Have you seen any improvement in orders in April, or is there still hesitation?

I can say that the uncertainty surrounding tariffs has created a stir, and while January was traditionally a strong month for us, Q2 is typically slower. January was robust this year, but February was better, and March slowed considerably due to this uncertainty.

Gerry Ng CFO

Just to build on that, our recurring revenue is stable week to week, and we are satisfied with that consistency. We've experienced some delays and push-outs in systems sales as our clients assess how these issues impact them. We are closely engaging with our customers, as their actions will ultimately determine our own.

Speaker 5

Do you monitor utilizations of your systems? Are they running optimally, or is utilization slowing due to the uncertainty?

We don't have access to our customers' utilization data. Security constraints prevent us from connecting to their networks. I wish we could capture such data, as it would enhance our capabilities for predictive maintenance and insights. Instead, we’re focused on monitoring other indicators closely according to customer interactions.

Gerry Ng CFO

To follow up, we review early indicators like bookings, which directly lead to revenue, alongside sales metrics for accessories like adapters. Increases in adapter requests indicate higher usage of our products, which demonstrates that customers are utilizing them effectively.

This is also why we closely track adapter sales since they reflect product use.
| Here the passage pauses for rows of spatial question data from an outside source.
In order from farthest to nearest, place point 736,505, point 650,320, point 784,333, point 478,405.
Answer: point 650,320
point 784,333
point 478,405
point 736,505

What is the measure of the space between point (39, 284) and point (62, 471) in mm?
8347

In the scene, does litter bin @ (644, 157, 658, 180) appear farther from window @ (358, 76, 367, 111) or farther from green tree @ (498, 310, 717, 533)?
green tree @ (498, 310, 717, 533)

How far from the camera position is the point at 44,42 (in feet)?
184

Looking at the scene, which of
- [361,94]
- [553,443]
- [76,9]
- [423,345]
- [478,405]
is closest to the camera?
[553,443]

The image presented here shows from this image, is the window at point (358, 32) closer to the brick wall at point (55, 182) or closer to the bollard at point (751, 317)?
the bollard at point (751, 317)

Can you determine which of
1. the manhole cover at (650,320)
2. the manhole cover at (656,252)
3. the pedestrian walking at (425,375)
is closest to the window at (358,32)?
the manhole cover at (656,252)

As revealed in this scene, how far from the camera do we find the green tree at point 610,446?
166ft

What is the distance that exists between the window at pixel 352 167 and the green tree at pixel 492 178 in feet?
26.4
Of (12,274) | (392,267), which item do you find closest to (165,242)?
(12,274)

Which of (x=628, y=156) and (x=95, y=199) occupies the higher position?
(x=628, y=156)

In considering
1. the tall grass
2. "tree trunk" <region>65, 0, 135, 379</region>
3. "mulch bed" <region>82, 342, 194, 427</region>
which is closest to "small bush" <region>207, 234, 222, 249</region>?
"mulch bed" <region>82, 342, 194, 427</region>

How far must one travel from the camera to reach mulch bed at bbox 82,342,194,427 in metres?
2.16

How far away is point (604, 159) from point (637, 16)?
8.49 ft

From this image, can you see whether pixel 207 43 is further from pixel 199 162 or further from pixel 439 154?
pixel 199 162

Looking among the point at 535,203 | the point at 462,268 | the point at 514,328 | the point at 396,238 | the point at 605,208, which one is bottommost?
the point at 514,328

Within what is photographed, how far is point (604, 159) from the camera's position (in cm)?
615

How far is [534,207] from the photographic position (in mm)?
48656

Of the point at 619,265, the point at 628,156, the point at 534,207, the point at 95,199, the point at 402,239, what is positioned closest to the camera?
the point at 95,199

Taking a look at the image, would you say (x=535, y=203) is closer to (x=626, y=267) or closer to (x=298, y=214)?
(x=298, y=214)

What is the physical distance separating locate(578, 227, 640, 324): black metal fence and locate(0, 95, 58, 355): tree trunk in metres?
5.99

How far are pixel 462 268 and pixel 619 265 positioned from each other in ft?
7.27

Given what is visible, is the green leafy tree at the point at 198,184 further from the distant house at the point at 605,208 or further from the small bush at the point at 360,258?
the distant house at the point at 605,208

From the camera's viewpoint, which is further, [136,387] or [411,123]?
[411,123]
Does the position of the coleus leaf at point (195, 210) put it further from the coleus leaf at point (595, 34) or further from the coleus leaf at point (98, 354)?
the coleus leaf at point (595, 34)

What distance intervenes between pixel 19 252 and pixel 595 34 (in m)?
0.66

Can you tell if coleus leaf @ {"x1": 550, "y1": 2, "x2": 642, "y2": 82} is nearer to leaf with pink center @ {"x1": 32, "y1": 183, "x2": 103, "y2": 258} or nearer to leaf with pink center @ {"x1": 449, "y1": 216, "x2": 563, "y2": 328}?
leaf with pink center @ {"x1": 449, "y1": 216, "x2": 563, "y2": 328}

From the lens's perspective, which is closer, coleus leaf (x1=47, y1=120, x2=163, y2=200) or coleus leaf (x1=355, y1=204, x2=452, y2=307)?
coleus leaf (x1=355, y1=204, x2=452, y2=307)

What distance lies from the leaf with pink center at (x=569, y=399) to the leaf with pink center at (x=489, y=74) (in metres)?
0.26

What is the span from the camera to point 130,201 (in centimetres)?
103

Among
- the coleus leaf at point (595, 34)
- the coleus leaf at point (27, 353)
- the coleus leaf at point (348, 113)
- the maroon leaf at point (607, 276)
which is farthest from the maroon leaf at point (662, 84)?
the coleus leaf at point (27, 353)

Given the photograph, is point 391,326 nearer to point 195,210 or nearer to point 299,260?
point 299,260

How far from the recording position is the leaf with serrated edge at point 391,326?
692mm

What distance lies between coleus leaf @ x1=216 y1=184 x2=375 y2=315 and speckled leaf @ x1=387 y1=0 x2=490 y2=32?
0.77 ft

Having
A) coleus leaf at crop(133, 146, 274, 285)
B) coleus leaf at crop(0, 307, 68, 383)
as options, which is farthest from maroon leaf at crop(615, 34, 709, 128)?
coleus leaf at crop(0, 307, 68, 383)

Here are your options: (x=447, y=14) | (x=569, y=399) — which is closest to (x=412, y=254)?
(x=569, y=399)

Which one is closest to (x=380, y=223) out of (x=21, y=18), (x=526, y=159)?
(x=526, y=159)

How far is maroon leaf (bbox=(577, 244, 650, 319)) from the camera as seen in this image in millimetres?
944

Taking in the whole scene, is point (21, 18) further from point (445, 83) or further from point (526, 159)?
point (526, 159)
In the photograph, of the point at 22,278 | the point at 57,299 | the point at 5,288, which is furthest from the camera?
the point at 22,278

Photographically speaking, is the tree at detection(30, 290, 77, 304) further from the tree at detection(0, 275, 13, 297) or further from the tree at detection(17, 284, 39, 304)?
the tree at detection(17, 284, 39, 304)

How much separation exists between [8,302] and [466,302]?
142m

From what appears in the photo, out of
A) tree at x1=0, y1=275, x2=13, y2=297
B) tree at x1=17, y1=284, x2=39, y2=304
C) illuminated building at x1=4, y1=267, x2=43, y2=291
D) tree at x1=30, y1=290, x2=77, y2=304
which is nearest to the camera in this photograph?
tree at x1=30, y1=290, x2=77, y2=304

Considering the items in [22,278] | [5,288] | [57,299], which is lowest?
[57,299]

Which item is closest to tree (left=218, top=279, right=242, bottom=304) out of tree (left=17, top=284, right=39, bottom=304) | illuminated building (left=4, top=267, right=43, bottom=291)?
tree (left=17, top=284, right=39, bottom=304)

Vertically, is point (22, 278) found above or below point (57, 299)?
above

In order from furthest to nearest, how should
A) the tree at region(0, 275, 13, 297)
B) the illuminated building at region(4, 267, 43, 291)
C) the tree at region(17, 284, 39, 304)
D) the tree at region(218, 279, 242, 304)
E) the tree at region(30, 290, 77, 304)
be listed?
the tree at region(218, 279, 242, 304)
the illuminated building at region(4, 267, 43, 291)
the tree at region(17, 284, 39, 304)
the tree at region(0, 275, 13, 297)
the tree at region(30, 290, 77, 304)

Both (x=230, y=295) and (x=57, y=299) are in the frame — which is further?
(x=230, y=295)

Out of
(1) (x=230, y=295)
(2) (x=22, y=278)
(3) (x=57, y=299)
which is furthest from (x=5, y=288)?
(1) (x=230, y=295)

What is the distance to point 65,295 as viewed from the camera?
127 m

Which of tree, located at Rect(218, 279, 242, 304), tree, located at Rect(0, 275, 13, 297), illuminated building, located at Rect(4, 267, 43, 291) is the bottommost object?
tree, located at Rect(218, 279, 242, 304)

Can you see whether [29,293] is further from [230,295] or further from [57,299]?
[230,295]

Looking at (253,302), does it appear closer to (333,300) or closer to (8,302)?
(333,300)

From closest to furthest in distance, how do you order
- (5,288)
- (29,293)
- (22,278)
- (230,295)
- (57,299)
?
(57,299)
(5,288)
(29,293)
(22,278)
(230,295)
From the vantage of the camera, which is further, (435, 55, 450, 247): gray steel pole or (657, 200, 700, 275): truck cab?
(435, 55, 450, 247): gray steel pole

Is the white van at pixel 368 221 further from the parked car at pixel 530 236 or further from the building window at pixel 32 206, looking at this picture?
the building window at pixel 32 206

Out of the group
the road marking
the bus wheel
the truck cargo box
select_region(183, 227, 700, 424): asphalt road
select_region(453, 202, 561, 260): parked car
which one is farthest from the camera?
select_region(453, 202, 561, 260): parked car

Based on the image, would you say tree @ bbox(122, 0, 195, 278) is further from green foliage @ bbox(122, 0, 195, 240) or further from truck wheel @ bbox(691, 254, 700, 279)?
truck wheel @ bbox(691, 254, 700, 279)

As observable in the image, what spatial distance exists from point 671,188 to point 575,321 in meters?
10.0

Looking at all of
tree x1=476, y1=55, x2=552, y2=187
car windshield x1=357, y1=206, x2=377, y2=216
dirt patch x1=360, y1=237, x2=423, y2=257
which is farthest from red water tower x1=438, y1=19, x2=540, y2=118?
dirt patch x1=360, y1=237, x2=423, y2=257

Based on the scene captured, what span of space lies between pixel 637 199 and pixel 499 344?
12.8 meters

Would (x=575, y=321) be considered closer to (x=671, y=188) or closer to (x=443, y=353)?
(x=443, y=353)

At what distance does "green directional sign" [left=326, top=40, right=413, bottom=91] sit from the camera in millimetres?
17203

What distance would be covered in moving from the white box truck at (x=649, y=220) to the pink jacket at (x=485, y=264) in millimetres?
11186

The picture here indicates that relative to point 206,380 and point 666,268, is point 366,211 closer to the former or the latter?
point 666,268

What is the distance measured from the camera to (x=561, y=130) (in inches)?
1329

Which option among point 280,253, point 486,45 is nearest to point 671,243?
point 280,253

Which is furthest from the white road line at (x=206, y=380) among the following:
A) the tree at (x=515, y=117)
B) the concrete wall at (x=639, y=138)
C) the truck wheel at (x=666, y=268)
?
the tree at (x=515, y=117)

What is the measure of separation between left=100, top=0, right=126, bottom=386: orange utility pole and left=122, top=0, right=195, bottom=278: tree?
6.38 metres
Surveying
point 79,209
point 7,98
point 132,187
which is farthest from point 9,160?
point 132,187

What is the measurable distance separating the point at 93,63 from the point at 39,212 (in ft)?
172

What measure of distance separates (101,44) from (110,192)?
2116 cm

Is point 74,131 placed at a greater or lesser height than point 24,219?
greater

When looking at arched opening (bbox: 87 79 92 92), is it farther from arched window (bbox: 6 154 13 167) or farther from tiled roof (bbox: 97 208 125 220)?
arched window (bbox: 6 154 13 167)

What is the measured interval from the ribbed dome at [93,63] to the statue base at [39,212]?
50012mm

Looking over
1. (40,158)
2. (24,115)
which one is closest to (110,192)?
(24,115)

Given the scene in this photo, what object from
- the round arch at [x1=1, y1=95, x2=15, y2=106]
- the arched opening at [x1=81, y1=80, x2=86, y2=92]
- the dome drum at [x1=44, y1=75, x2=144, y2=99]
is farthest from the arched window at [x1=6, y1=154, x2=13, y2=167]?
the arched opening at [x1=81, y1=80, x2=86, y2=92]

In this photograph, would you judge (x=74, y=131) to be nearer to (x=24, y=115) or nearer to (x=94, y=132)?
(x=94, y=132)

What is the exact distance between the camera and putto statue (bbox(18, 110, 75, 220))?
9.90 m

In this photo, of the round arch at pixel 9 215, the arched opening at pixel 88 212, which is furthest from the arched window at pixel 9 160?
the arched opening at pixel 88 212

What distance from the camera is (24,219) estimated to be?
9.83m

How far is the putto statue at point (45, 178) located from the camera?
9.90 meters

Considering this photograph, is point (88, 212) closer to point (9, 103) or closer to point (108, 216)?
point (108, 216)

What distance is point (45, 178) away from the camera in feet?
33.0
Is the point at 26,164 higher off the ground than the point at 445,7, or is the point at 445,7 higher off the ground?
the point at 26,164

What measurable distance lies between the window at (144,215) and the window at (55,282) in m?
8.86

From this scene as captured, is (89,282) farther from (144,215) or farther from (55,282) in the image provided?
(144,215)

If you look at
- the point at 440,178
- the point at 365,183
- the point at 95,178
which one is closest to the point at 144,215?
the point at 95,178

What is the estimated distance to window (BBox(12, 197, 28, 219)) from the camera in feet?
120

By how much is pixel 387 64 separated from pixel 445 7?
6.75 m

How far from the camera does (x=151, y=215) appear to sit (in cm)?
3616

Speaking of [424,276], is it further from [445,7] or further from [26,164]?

Customers may opt for more programming heads or flexible options in lieu of heavy CapEx outright, given their current uncertainties. We are consistently monitoring this behavior and maintaining close communication with our clients.

Operator

Thank you. I see no further questions at this time. I would like to turn the call back over to management for closing remarks.

Gerry Ng CFO

Thank you once again, operator. To all listeners and participants in today's event, we appreciate your continued interest in and support of Data I/O. We are excited and optimistic about the opportunities ahead, especially as uncertainties around tariff regimes unfold. This concludes the call. Enjoy the rest of the day, and thank you for joining us.

Thanks, everyone.

Operator

The conference is now concluded. Thank you for attending today's presentation. You may now disconnect your lines. Thank you.